Но это совершенно неисполнимо. Руди уселся рядом и тотчас заговорил со мной — на меня обрушился ураган эмоций. Его любимое слово — «knorke» — потрясающе! Он — следопыт. Хочет знать, что такое английские бойскауты. Любят ли они приключения? Все немецкие юноши — любители приключений. Приключения — это потрясающе. Наш тренер — потрясающий человек. В прошлом году он поехал в Лапландию и все лето прожил в хижине один…
— Вы коммунист?
— Нет, а вы?
Руди оскорбился.
— Конечно! Мы все здесь… Я дам вам несколько книг, если хотите. Вам нужно прийти к нам в клуб. Это потрясающе. Мы поем «Роте фане» и другие запрещенные песни. Вы меня научите английскому? Я хочу изучать языки.
Я спросил, есть ли в их группе девушки. Руди был так возмущен, словно я допустил какую-то непристойность.
— Женщины ни к черту не годятся, — сказал он горько. — Они все портят. В них нет духа приключений. Мужчины скорее понимают друг друга, когда они одни. Дядя Петер (это наш тренер) говорит, что женщина должна сидеть дома и штопать чулки. Единственное, к чему они пригодны!
— Дядя Петер тоже коммунист?
— Конечно! — Руди внимательно поглядел на меня.
— Почему вы спрашиваете?
— Просто так, — поспешил я ответить. — Кажется, я его путаю с кем-то…
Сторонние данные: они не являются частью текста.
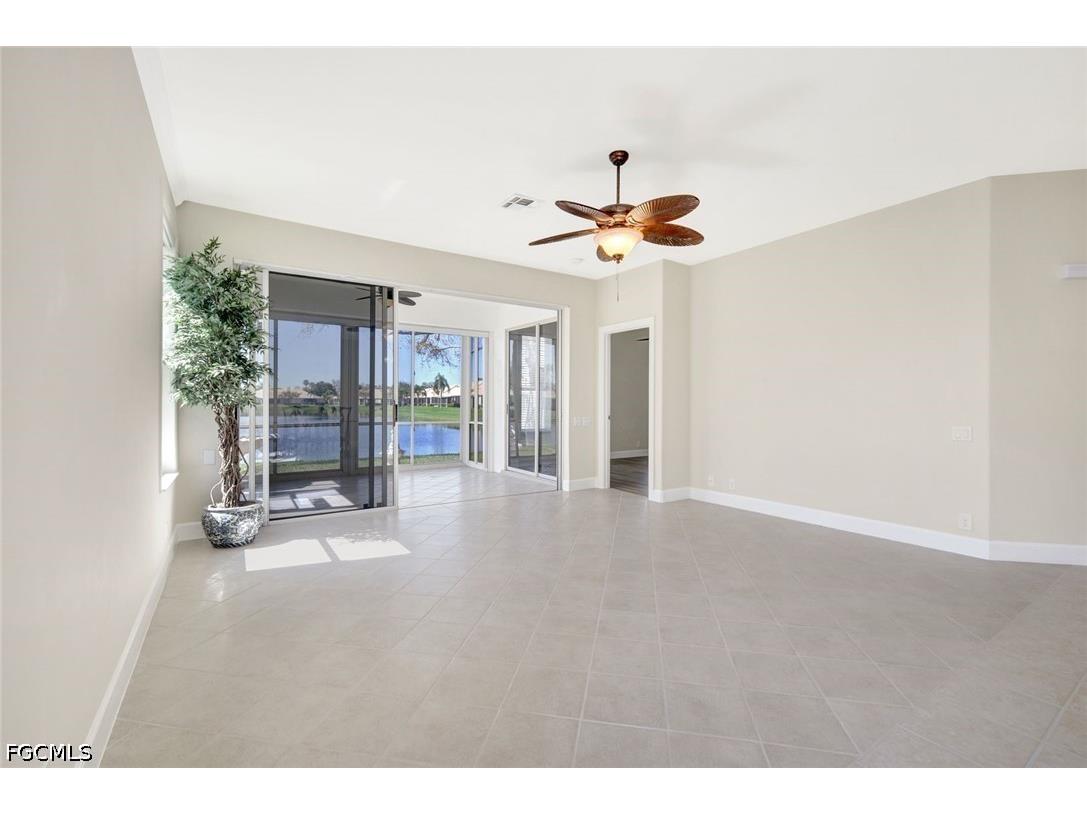 8777 E Bay Circle Fort Myers FL 33908 2026025686 image4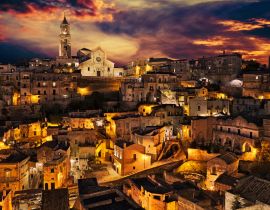 Lais Puzzle - Matera, Basilikata, Italien: Landschaft der Altstadt in der Abenddämmerung unter einem dramatischen Himmel - 40 Teile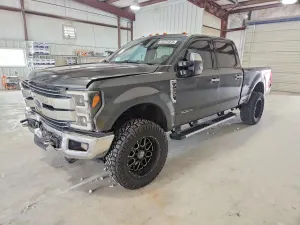 Ford F-250 6.7L 8 2017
В тот день я побывал в исправительном заведении, навестил одного из моих учеников, герра Бринка, который там преподает. Это приземистый широкоплечий человек, с тусклыми светлыми волосами, мягкими глазами и выпуклым, слишком тяжелым лбом немецкого интеллектуала-вегетарианца. Он носит сандалии и рубашки с открытым воротом. Я нашел его в гимнастическом зале, где он проводил урок с умственно отсталыми детьми; в исправительном заведении умственно отсталые живут вместе с малолетними преступниками. С меланхолической гордостью он поведал мне несколько историй: про маленького мальчика, страдающего наследственным сифилисом, — у него сильное косоглазие, про сына хронических алкоголиков, который безостановочно хохочет. Они карабкались по стенам, как обезьяны, смеясь и болтая, с виду вполне счастливые.
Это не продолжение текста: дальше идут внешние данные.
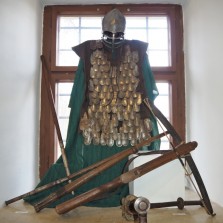 Rytíř a středověké chladné i palné zbraně. Foto: Kamila Dvořáková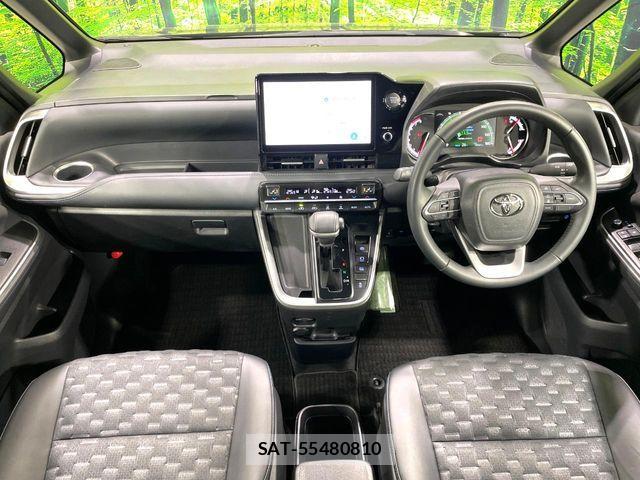 Toyota VOXY 2023-12 7226992-1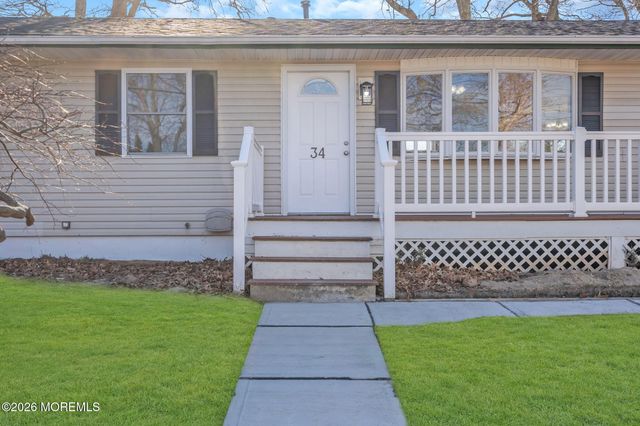 34 Dockage Road, Bayville, NJ 08721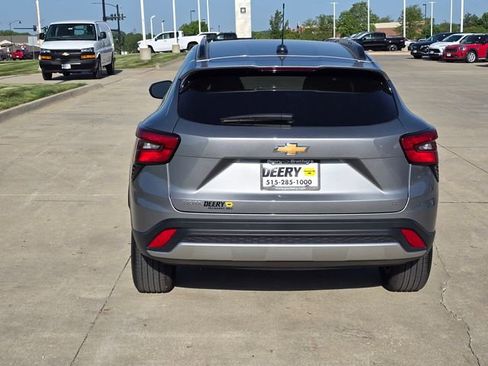 Used 2025 Chevrolet Trax LT w/ LT Convenience Package FWD image 11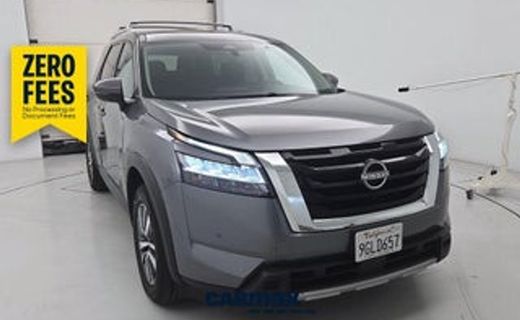 2023 Nissan Pathfinder SL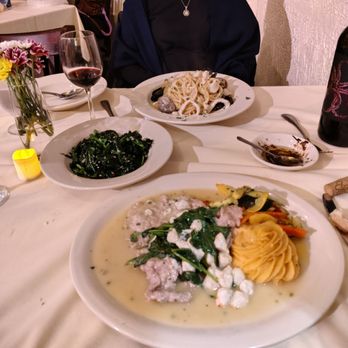 Adoro Restaurant - Veal with crabmeat, linguine with seafood, sauteed broccoli rabe. All delicious! - Salad Near Me - Philadelphia, Pennsylvania Adoro Restaurant - Veal with crabmeat, linguine with seafood, sauteed broccoli rabe. All delicious! - Salad Near Me - Philadelphia, Pennsylvania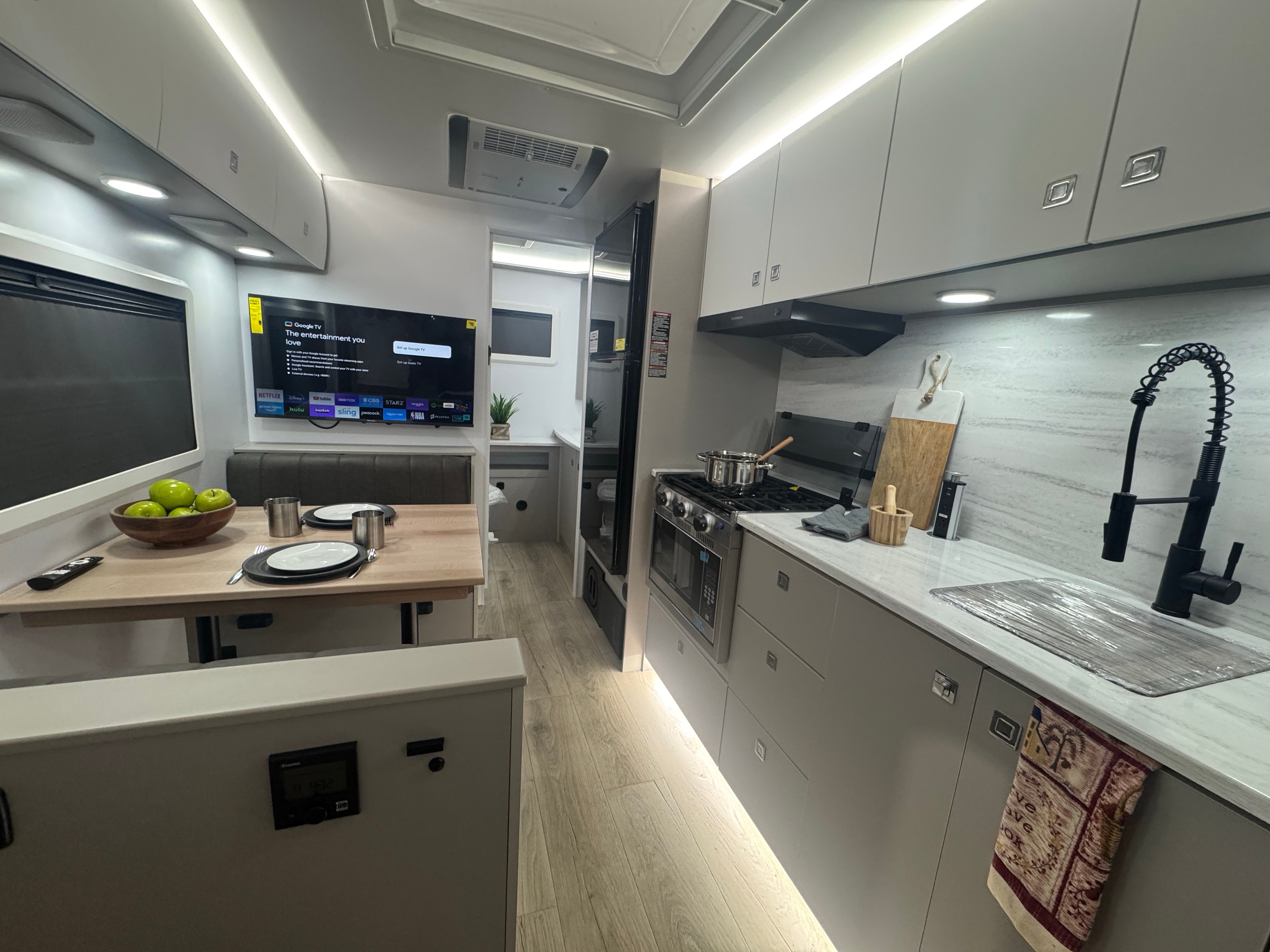 PauseStealthInterior-27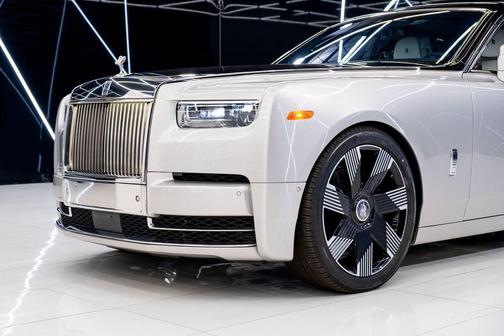 2023 Rolls-Royce Phantom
Потом мы прошли в мастерскую, где мальчики постарше в голубых халатах (все беспризорники и хулиганы) шили обувь. При виде Бринка они заулыбались. Лишь несколько человек оставались угрюмыми. Но я не мог смотреть им в глаза. Чувствовал страшную вину и стыд: ведь в этот момент я являлся единственным представителем их тюремщиков из капиталистического общества. Интересно, не арестовали ли кого-нибудь из них в Александр Казино, и если так, они могли бы меня узнать.
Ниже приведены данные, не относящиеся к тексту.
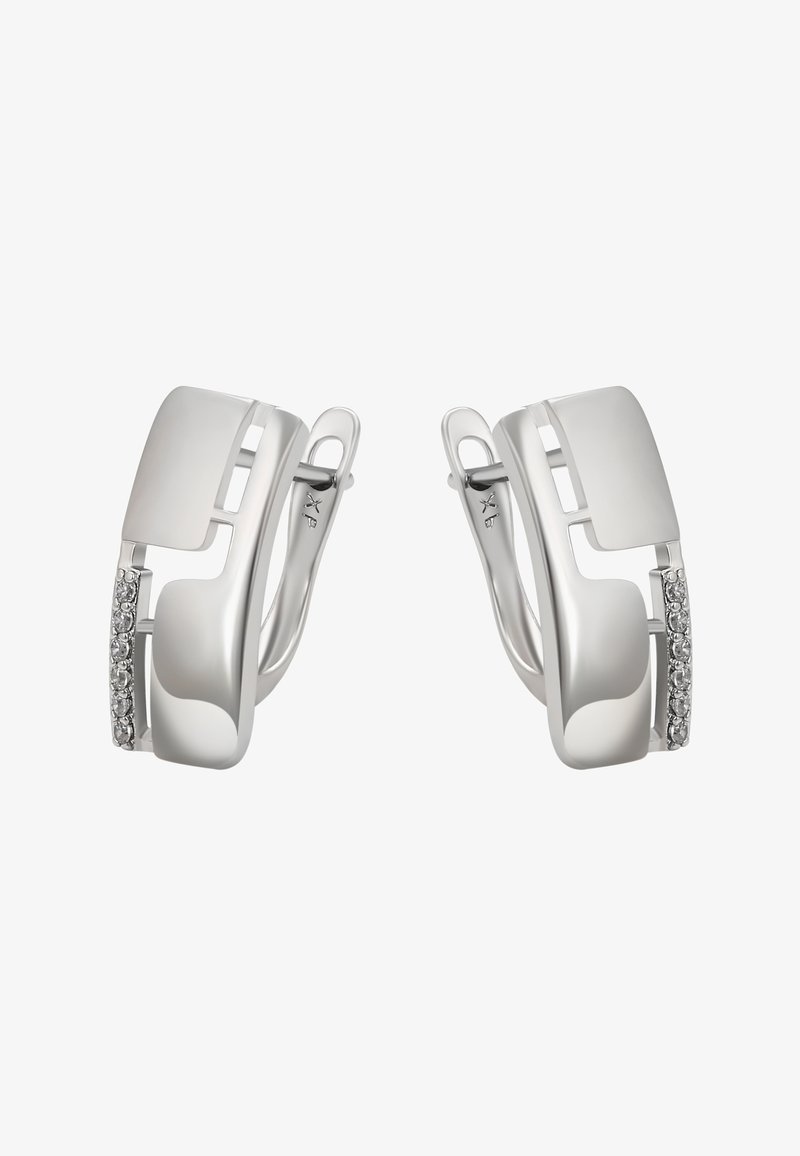 Sidabrinės hinged auskarai su eile mažų skaidrių brangakmenių viename krašte ant balto fono.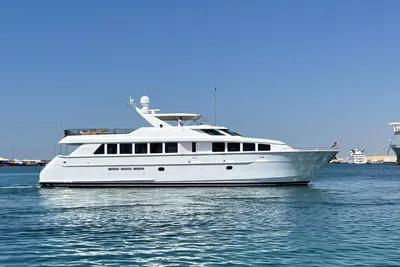 Hatteras 92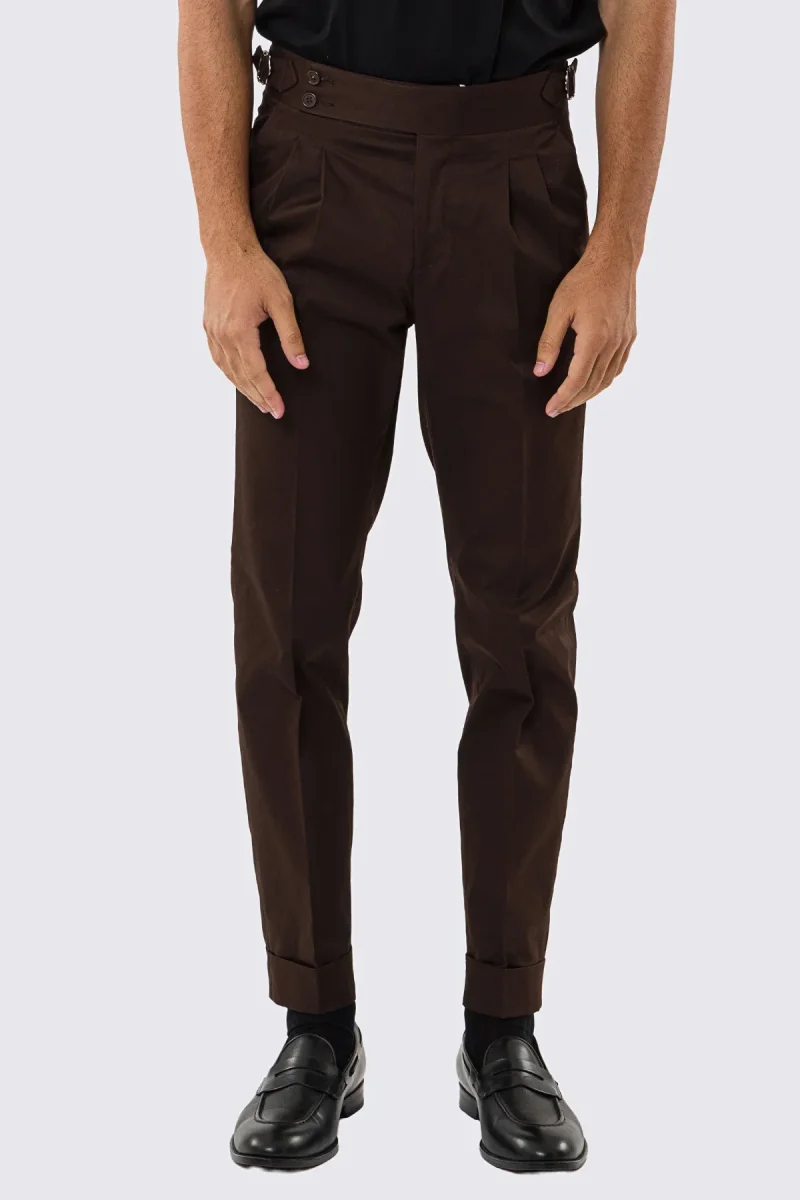 Pantalone uomo Marrone vita alta con fibbie laterali tasca america in cotone leggermente elastico risvolto 5cm made in italy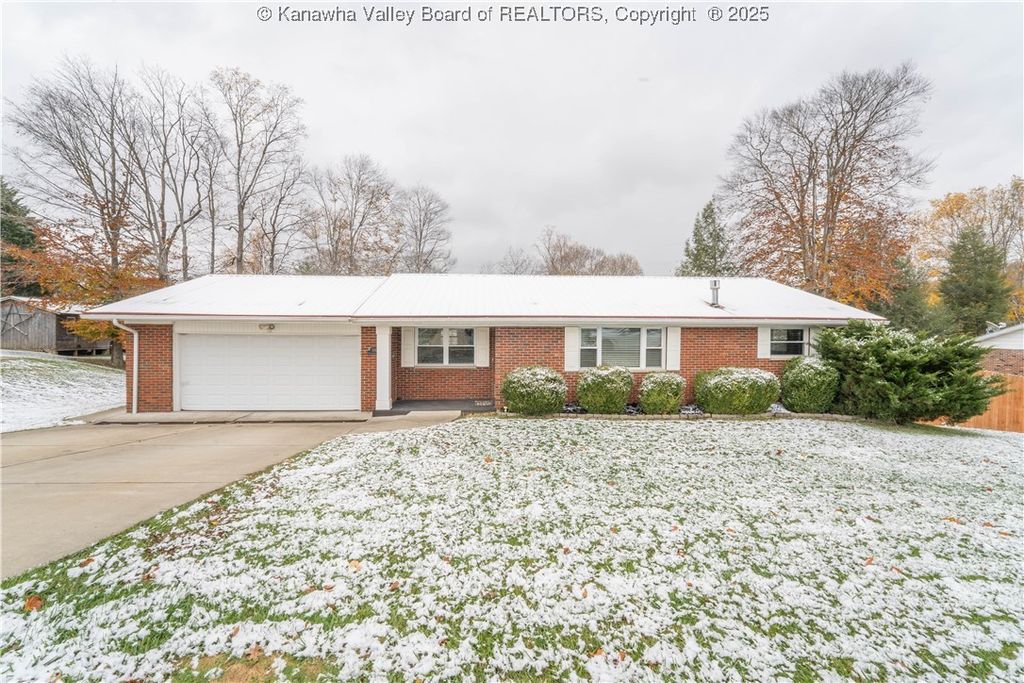 5110 Ridgecross Drive, Cross Lanes, WV 25313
Завтракали мы в комнате сестры-хозяйки. Герр Бринк извинился за то, что кормит меня тем же, что и мальчиков — картофельным супом с двумя сосисками и блюдом из яблок и вареных груш. Я возразил, как от меня и ожидали: все очень вкусно. И все же при мысли о том, что мальчики должны это есть, кусок застревал у меня в горле. Казенная пища имеет специфический привкус, хотя, возможно, это плод воображения. (Одно из самых ярких и страшных воспоминаний моей собственной школьной жизни — запах обычного белого хлеба.)